_Provided records_

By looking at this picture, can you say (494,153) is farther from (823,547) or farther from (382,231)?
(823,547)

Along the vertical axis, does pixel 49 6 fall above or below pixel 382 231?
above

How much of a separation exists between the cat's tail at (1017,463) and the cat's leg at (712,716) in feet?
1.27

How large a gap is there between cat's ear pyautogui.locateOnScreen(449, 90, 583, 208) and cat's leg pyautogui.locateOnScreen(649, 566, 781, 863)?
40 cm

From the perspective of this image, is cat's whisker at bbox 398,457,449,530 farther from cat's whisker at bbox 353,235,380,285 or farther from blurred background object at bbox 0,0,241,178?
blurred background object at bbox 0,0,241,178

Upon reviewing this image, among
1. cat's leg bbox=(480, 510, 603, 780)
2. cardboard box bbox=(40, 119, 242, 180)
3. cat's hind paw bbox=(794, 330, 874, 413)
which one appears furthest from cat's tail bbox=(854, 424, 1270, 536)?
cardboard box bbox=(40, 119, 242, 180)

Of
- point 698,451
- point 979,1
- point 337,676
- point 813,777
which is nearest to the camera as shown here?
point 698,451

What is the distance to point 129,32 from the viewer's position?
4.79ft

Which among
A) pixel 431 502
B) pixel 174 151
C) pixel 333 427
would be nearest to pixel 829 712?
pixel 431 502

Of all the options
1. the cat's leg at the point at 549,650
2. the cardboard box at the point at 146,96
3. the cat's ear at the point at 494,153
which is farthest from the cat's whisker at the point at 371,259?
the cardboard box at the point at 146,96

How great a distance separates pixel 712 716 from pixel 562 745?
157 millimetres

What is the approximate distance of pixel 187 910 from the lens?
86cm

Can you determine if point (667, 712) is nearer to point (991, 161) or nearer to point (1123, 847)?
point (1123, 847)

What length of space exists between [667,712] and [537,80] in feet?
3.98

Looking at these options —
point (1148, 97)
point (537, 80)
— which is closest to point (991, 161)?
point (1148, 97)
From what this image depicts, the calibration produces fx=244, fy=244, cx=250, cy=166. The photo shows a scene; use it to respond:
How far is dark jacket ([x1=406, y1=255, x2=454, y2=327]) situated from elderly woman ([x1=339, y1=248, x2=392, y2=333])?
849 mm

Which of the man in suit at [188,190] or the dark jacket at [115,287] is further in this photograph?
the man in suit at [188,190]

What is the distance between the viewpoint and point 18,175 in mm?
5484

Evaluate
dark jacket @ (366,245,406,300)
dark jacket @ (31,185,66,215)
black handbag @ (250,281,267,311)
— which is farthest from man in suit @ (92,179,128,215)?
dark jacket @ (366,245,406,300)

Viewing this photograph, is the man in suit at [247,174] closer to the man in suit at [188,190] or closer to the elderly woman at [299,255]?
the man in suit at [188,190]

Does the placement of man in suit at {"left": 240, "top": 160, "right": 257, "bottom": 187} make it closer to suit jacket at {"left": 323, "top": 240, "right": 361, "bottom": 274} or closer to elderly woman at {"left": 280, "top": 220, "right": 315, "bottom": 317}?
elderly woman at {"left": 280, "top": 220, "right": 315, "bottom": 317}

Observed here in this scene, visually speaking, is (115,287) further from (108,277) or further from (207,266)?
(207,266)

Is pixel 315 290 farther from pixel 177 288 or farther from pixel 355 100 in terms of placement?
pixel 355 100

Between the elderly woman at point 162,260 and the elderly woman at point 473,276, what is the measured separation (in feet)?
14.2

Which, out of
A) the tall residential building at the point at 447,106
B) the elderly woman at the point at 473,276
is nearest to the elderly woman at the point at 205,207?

_What this task involves_
Could you render the material as a Markdown table with the columns Row and Material line? Begin at the line that contains "Viewing this photograph, is", stop after the final line of the material, and leave out blank lines.

_Output of the task_
| Row | Material line |
|---|---|
| 1 | Viewing this photograph, is the man in suit at [247,174] closer to the man in suit at [188,190] or closer to the elderly woman at [299,255]? |
| 2 | the man in suit at [188,190] |
| 3 | Does the placement of man in suit at {"left": 240, "top": 160, "right": 257, "bottom": 187} make it closer to suit jacket at {"left": 323, "top": 240, "right": 361, "bottom": 274} or closer to elderly woman at {"left": 280, "top": 220, "right": 315, "bottom": 317}? |
| 4 | elderly woman at {"left": 280, "top": 220, "right": 315, "bottom": 317} |
| 5 | Observed here in this scene, visually speaking, is (115,287) further from (108,277) or further from (207,266)? |
| 6 | (207,266) |
| 7 | Is pixel 315 290 farther from pixel 177 288 or farther from pixel 355 100 in terms of placement? |
| 8 | pixel 355 100 |
| 9 | Between the elderly woman at point 162,260 and the elderly woman at point 473,276, what is the measured separation (in feet)? |
| 10 | 14.2 |
| 11 | Which, out of |
| 12 | A) the tall residential building at the point at 447,106 |
| 13 | B) the elderly woman at the point at 473,276 |
| 14 | is nearest to the elderly woman at the point at 205,207? |